18 Menikahi Cinta atau Iman?

138 53 7
                                    

“Maafkan aku, Mbak Sarah. Tapi kalau nggak gitu, mana mau orang kantor ngasih alamat Mbak ke aku.” Sarah menundukkan kepala dalam-dalam.

Kamala mengembuskan napas panjang. Dia tidak tega memarahi perempuan yang memberikan tatapan serupa mata anak kucing itu. Memelas.

Hati Kamala masih lembut. Meski sempat kesal dengan kelancangan Sarah, wanita itu akhirnya merengkuh si perempuan muda dalam pelukannya.

“Mbak nggak marah lagi?”

Kamala menggelengkan kepala. “Gimana aku bisa marah? Wong kamu sudah ada di sini.

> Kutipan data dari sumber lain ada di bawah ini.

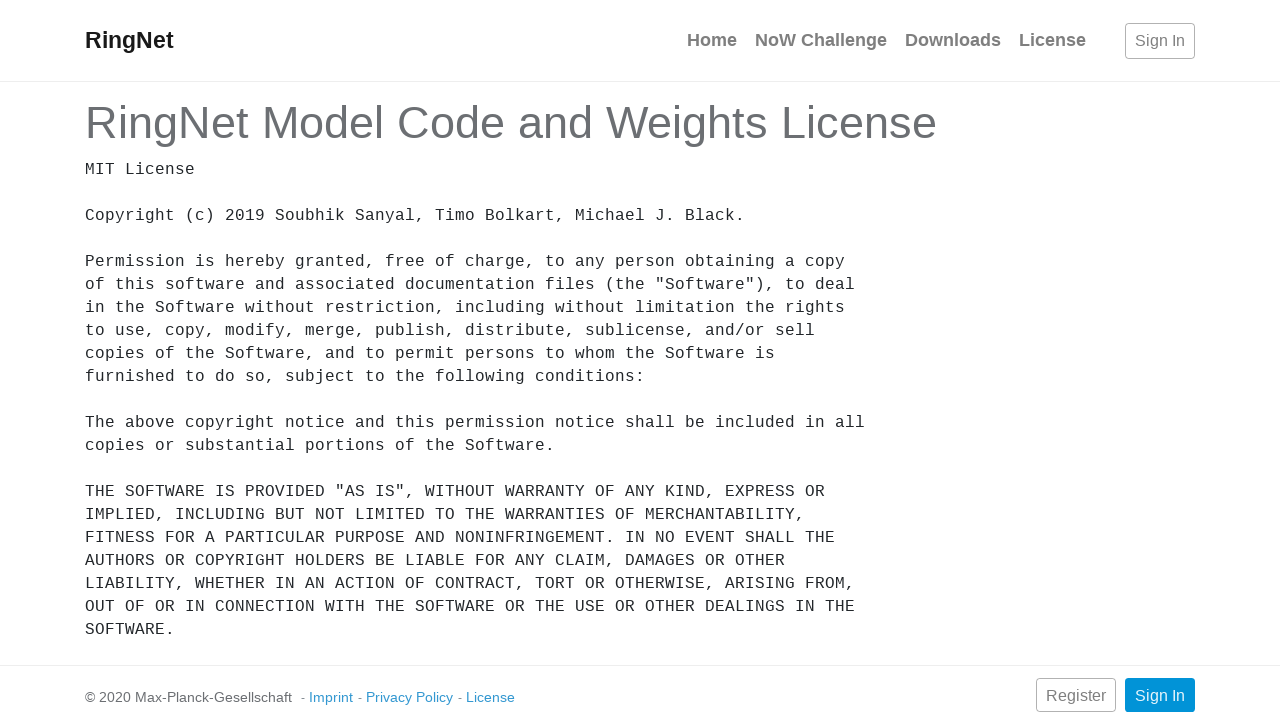

--- FILE ---
content_type: text/html
request_url: https://ringnet.is.tue.mpg.de/license.html
body_size: 2578
content:
<!DOCTYPE html><html><head><title>RINGNET</title><meta name="csrf-param" content="authenticity_token"/><meta name="csrf-token" content="HguP2affJzIDogcJFPelIDPZWZXa8ik7o9B4CpjxsOGtvHOiYV1x90Rn2g6KAUxewvU7uHrfPLhy5B0ky/ThTg=="/><meta name="turbolinks-cache-control" content="no-cache"><meta name="keywords" content=""><meta name="description" content=""><meta name="author" content="Jonathan Williams"> <meta property="og:title" content="RINGNET"/> <meta property="og:description" content=""/> <meta property="og:type" content="website"/> <meta property="og:url" content="https://ringnet.is.tue.mpg.de"/><meta charset="utf-8"><meta http-equiv="X-UA-Compatible" content="IE=edge"><meta name="viewport" content="width=device-width, initial-scale=1.0, minimum-scale=1.0, maximum-scale=1.0, user-scalable=no">
<link rel="stylesheet" media="all" href="skin/default/default.css" data-turbolinks-track="reload"/>

</head><body><div class="d-block d-lg-none"><nav id="menu" class="menu"> <section class="menu-section"><ul class="menu-section-list"><li class="mobile-menu-breaker-bottom"><a class="page-scroll" href="index.html">Home</a></li><li class="mobile-menu-breaker-bottom"><a class="page-scroll" href="challenge.html">Challenge</a></li><li class="mobile-menu-breaker-bottom"><a class="page-scroll" href="download.php">Downloads</a></li><li class="mobile-menu-breaker-bottom"><a class="page-scroll" href="license.html">License</a></li></ul></section></nav></div><header class="header-wrapper fixed"><div class="fixed-top"><nav id="navbar" class="navbar navbar-expand-md navbar-light bg-light ewt-navbar "><div class="container"><a href="index.html" id="header-logo" class="d-none d-lg-block d-xl-block navbar-brand header-logo-text no-link ">RingNet</a><a href="index.html" id="header-logo" class="d-block d-lg-none navbar-brand header-logo-text no-link">RingNet</a><div class="navbar-collapse ewt-navbar-collapse" id="navbarCollapse"><div class="ml-auto d-none d-lg-block"><ul class="navbar-nav ml-auto"><li id="nav-item" class="nav-item"><a class="nav-link" href="index.html">Home</a></li><li id="nav-item" class="nav-item"><a class="nav-link" href="nowchallenge.html">NoW Challenge</a></li><li id="nav-item" class="nav-item"><a class="nav-link" href="download.php">Downloads</a></li><li id="nav-item" class="nav-item"><a class="nav-link" href="license.html">License</a></li>
<div id="div_login1"><a id="header-auth-btn" class="btn btn-sm btn-header btn-header" href="login.php">Sign In</a></div>
<div id="div_logout1" style="display:none"><a id="header-auth-btn" class="btn btn-sm btn-header btn-header" href="logout.php">Logout</a></div>
</ul></div><ul class="nav ml-auto d-lg-none pull-right"><li><button type="button" class="js-slideout-toggle btn btn-mobile-menu" ><i class="fas fa-bars"></i></button></li></ul> </div></div></nav></div></header><main id="main" class="panel main-panel"><div class="section-top d-lg-none"></div><div class="section section-top section-no-padding-top section-no-padding-bottom" style=""><div class="container content-link"></div></div><div class="section section-no-padding-top section-no-padding-bottom" style=""><div class="container content-link"><h1>RingNet Model Code and Weights License</h1>
<pre>MIT License

Copyright (c) 2019 Soubhik Sanyal, Timo Bolkart, Michael J. Black. 

Permission is hereby granted, free of charge, to any person obtaining a copy
of this software and associated documentation files (the "Software"), to deal
in the Software without restriction, including without limitation the rights
to use, copy, modify, merge, publish, distribute, sublicense, and/or sell
copies of the Software, and to permit persons to whom the Software is
furnished to do so, subject to the following conditions:

The above copyright notice and this permission notice shall be included in all
copies or substantial portions of the Software.

THE SOFTWARE IS PROVIDED "AS IS", WITHOUT WARRANTY OF ANY KIND, EXPRESS OR
IMPLIED, INCLUDING BUT NOT LIMITED TO THE WARRANTIES OF MERCHANTABILITY,
FITNESS FOR A PARTICULAR PURPOSE AND NONINFRINGEMENT. IN NO EVENT SHALL THE
AUTHORS OR COPYRIGHT HOLDERS BE LIABLE FOR ANY CLAIM, DAMAGES OR OTHER
LIABILITY, WHETHER IN AN ACTION OF CONTRACT, TORT OR OTHERWISE, ARISING FROM,
OUT OF OR IN CONNECTION WITH THE SOFTWARE OR THE USE OR OTHER DEALINGS IN THE
SOFTWARE.<code></code></pre></div></div><div class="d-none d-sm-block"><div class="section-footer-bottom section-border-top section-footer-ps-sub-bottom"><div class="container"><div class="row"><div class="col-md-8 content-link"><small>&copy; 2020 Max-Planck-Gesellschaft <small class="text-muted ml-1 mr-1">-</small><a href="imprint.html">Imprint</a><small class="text-muted ml-1 mr-1">-</small><a href="privacy-policy.html">Privacy Policy</a><small class="text-muted ml-1 mr-1">-</small><a href="license.html">License</a></small></div>
<div class="col-md-4 text-right" id="div_login2"><small><a class="btn btn-sm btn-footer-bottom-register mr-2" href="register.php">Register</a></small><small><a class="btn btn-sm btn-footer-bottom" href="login.php">Sign In</a></small></div>
</div></div></div></div><div class="d-block d-sm-none"><div class="section-footer-bottom section-border-top section-footer-ps-sub-bottom"><div class="container"><div class="row"><div class="col-md-8 content-link"><small>&copy; 2020 Max-Planck-Gesellschaft </small></div></div></div></div></div></main>
<script src="skin/default/jquery-3.5.1.slim.min.js" data-turbolinks-track="reload"></script>
<script src="skin/default/default.js" data-turbolinks-track="reload"></script>
</body>
<div class="modal fade" id="remote-conent-modal" tabindex="-1" role="dialog" aria-labelledby="exampleModalCenterTitle" aria-hidden="true"><div class="modal-dialog modal-preview modal-dialog-centered" role="document"><div class="modal-content"></div></div></div>
<script>
	var xmlhttp = new XMLHttpRequest();
	xmlhttp.onreadystatechange = function() {
		if (this.readyState == 4 && this.status == 200) {
			if(this.responseText == true) {
				document.getElementById("div_login1").style.display = "none";
				document.getElementById("div_login2").style.display = "none";
				document.getElementById("div_logout1").style.display = "block";
			}
		}
	};
	xmlhttp.open('GET', 'skin/default/ajax_sessionstate.php', true);
	xmlhttp.send();

</script>
</html>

Mau gimana lagi?”

Sarah nyengir lebar. “Mas Dion juga sudah ada di sini.”

“Memang kenapa sama Mas-mu?” Kamala menaikkan alis tinggi-tinggi.

“Ish, Mbak Kama gitu, deh. Pura-pura nggak tahu.” Sarah mengerucutkan bibir.

“Lah, memang aku nggak tahu, Sarah.” Kamala berkata dengan lembut. “Memangnya ada apa dengan Mas Dion-mu itu? Maafin aku karena dia nggak bisa masuk.”

Sarah mengangguk mengerti. “Paham kok, Mbak. Alhamdulillah Mbak Kama sudah paham dengan ilmu taaruf.”

Kamala mengerjap-ngerjapkan mata. Dia gatal ingin menggaruk kepala yang tidak gatal. Bicara dengan Sarah sepertinya butuh tingkat kecerdasan ekstra tinggi karena topik pembicaraan perempuan itu terus meloncat-loncat tidak karuan.

“Taaruf apaan sih, Sar? Aku malah nggak paham sama sekali.” Kamala menghela napas dalam-dalam.

“Loh, yang Mbak tadi bilang ....” Sarah membulatkan bola mata. Detik berikutnya dia mengibaskan tangan. “Ah, sudahlah. Sepertinya salah persepsi kita ini.”

“Sepertinya begitu.”

“Mbak Kama nggak mau tawarin aku minuman gitu?”

Wajah Kamala memerah. Buru-buru dia meloncat dari sofa mungilnya.

“Aku es jeruk aja, Mbak. Kalau Mas Dion favoritnya itu ada es teh sama kopi manis.”

Merah di wajah Kamala semakin bertambah. Mau mendongkol, tetapi dua orang itu adalah tamunya. Alhasil Kamala membuat minuman dengan gerakan terburu-buru karena menahan kekesalan.

Sarah tidak menjelaskan maksud kedatangannya ke kontrakan Kamala. Bahkan perempuan itu tidak lagi menyinggung soal Dion sama sekali.

Sarah malah membahas tentang novel baru di penerbitan Kamala. Dia mengaku sempat membaca satu buku yang sudah dicetak. Baru opening saja sudah membuat Sarah langsung jatuh cinta pada tulisan Syaron.

“Pasti bakal booming itu novelnya. Best seller sudah.” Sarah mencomot sekeping biskuit kelapa.

Kamala tersedak minumannya. Dia batuk-batuk hebat. Sarah yang duduk di sampingnya langsung bereaksi dengan kecemasan tingkat tinggi.

“Duh, Mbak Kama. Hati-hati dong, kalau minum. Baca bismillah dulu gitu, jangan asal tenggak aja. Lah, ini kenapa batuknya belum berhenti? Aduh. Mas Dion, tolong! Mbak Kama ini, Mas!”

Kamala menahan lengan Sarah, berusaha menahan perempuan itu agar tidak memanggil sang kakak. Namun, terlambat. Dion sudah masuk dan segera menepuk-nepuk punggung Kamala.

“Sudah mendingan?” tanya Dion lembut.

Kamala mengangguk. Wanita itu merutuk dalam hati sebab seharian ini jadi gampang tersipu malu.

“Heh, Mas Dion. Jangan lama-lama pegang Mbak Kama. Bukan mahram.” Sarah menepis tangan kakaknya yang masih bertengger di punggung Kamala.

Dion menepi. Dia duduk merapat ke dinding. Tidak ada tanda-tanda lelaki itu akan keluar.